- Task goal: Print, from the listing below, the lines starting at the line containing "The researchers measured the relative" and ending at the line containing "Answer (YES/NO): NO", exactly as they stand, and print nothing else.

Segment Start: Data in this exercise

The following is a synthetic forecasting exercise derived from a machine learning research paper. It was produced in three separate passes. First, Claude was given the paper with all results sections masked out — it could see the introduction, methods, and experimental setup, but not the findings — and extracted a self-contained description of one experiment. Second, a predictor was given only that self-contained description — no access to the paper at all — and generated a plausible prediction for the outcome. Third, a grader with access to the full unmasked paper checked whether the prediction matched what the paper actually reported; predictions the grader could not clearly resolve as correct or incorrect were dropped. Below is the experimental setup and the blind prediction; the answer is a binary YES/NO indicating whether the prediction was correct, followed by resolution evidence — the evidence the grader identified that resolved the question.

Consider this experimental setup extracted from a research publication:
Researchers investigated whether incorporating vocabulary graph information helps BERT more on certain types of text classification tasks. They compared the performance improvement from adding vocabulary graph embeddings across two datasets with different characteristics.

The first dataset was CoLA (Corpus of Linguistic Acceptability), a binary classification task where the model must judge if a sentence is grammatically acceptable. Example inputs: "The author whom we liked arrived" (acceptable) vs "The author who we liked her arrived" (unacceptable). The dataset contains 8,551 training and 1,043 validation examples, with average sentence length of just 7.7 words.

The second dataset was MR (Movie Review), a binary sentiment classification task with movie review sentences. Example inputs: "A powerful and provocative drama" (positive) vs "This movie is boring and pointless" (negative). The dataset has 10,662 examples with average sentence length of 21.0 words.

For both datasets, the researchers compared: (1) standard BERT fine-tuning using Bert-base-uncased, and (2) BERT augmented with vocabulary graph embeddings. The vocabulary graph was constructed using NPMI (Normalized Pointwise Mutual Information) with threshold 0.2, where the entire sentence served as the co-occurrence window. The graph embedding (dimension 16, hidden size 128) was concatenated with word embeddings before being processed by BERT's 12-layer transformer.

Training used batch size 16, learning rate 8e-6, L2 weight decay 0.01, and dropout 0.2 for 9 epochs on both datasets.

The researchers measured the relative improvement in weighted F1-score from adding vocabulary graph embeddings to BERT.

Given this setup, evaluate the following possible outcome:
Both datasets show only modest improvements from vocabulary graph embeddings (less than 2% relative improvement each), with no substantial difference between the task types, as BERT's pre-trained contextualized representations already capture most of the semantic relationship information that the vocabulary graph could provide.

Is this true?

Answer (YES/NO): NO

Segment End: Data in this exercise
Segment Start: Data in this exercise

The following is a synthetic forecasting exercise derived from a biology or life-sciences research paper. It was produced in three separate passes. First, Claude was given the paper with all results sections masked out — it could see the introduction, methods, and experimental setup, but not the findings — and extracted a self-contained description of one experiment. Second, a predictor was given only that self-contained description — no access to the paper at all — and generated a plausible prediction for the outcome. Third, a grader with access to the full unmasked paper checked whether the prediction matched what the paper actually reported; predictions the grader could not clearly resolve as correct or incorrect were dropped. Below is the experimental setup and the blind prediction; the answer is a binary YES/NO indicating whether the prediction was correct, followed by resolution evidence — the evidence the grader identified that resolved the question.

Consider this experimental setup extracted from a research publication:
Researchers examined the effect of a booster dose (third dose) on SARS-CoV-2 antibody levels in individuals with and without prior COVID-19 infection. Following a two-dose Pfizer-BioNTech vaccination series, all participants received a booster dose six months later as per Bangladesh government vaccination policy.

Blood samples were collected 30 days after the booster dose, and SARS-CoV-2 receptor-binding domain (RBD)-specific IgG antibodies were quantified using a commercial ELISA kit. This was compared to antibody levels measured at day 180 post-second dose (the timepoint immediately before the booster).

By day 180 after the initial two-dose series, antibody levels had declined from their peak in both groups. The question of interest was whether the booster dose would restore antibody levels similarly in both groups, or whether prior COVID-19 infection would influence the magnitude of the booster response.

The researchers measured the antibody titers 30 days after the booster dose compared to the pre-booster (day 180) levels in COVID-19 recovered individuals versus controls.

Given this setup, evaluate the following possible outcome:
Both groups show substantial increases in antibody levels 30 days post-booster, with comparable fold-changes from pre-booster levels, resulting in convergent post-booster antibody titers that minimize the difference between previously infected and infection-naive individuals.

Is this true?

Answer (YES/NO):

Segment End: Data in this exercise

- Exercise output:
The researchers measured the relative improvement in weighted F1-score from adding vocabulary graph embeddings to BERT.

Given this setup, evaluate the following possible outcome:
Both datasets show only modest improvements from vocabulary graph embeddings (less than 2% relative improvement each), with no substantial difference between the task types, as BERT's pre-trained contextualized representations already capture most of the semantic relationship information that the vocabulary graph could provide.

Is this true?

Answer (YES/NO): NO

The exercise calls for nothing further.